InfoQ - Malware was once the province of silly, but malicious, boys-in-bedrooms. Monetization provides a motivation for adults and "evil small businesses" to play the game. Recent news with regard North Korea's supposed cyber-attacks on the U.S. reminds us that even governments are motivated to produce malware. Is it possible to catalog and categorize all the potential threats? Perhaps rank them by degree of risk and of likelihood? Do we have any means to align our research appropriately with our understanding of those risks?
Categorizations of malware are usually driven by how it infects, how it spreads, or what it modifies to hide or persist. For example, one proposed method for classifying types of stealthy malware is categorizing rootkits as Types I-III, identifying the level of the software stack they invade and modify to hide.Macro viruses modify macros in programmable or customizable applications, cavity viruses embed themselves in executable or system files, cross-site scripting attacks are spread across the cloud as scripts from multiple sites converge with content in a user's browser, buffer overflow attacks modify an executing program's behavior, and blended threats combine a multitude of these.
To understand risk and likelihood requires knowledge of the number of machines that are vulnerable to a particular active attack because they are unpatched, knowing where in the software stack a vulnerability exists, and knowing the number of malware variants targeting that vulnerability.
The hard part comes because of what we don't know. The adversary is adapting and always finding new methods of attack, so the list of categories itself is growing over time as well.
Thank you David Durham for your informative and interesting responses.

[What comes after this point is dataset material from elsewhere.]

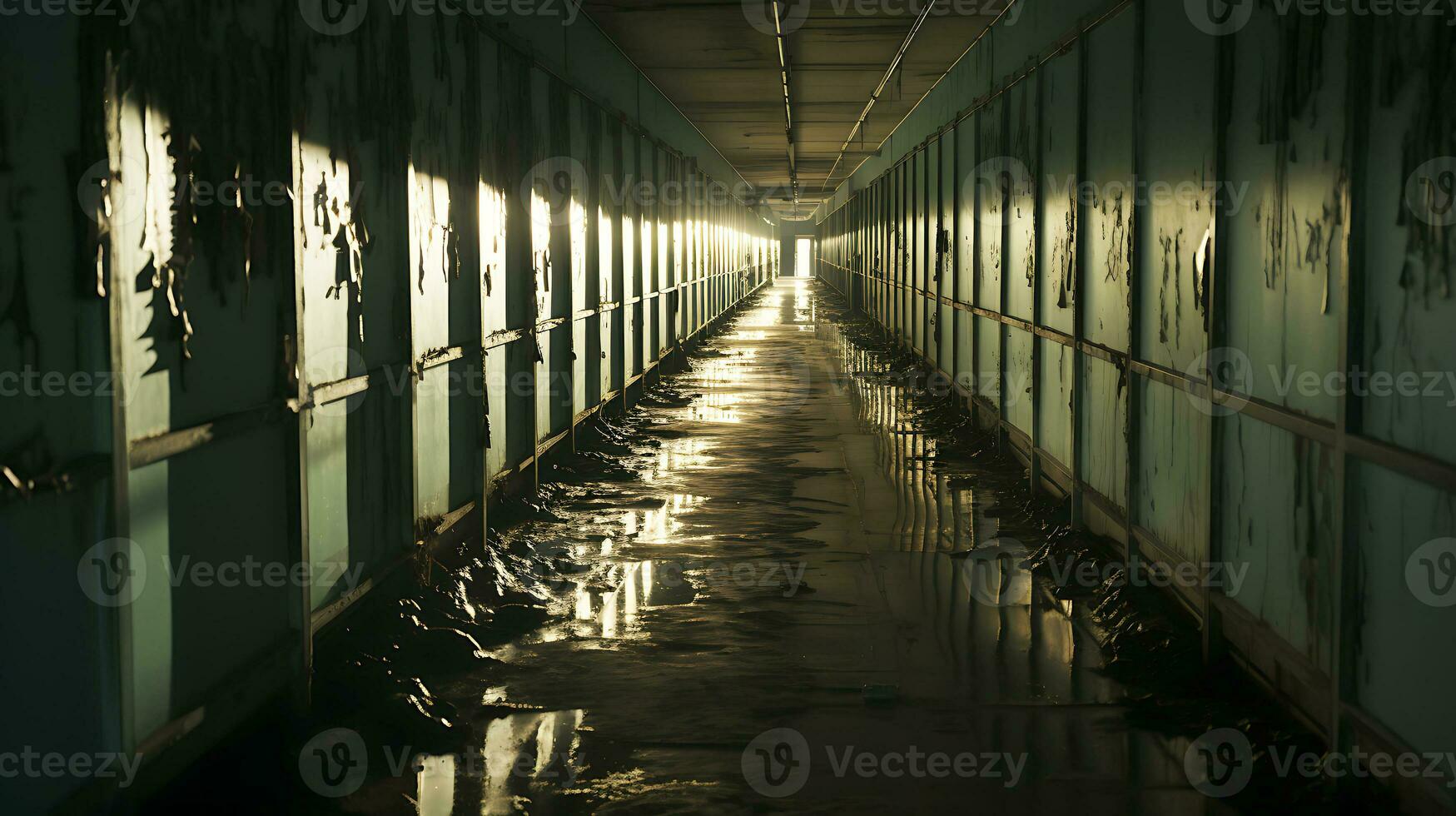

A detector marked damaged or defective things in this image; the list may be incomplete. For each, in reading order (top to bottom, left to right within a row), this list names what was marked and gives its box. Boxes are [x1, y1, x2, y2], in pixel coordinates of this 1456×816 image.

peeling paint wall [2, 4, 774, 810]
peeling paint wall [821, 0, 1456, 810]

David Durham joined Intel in 1995 and is currently a principal engineer at Intel Labs. He has a passion for research into protecting computers from viruses and network-borne attacks. He manages the Security and Cryptography Research group responsible for developing new security capabilities for Intel's products. Since joining Intel, David developed policy-based network management standards, traffic engineering products and created security solutions for Intel® vPro™. He is the author of a book entitled “Inside the Internet's Resource Reservation Protocol: Foundations for Quality of Service” published by John Wiley and Sons Inc.; he is the editor of several Internet standards-track RFCs and represented Intel externally in various standards bodies at the working group chair level. David holds over two dozen issued patents and has B.S. and M.S. degrees in Computer Engineering from Rensselaer Polytechnic Institute. His e-mail is david.durham at intel.com.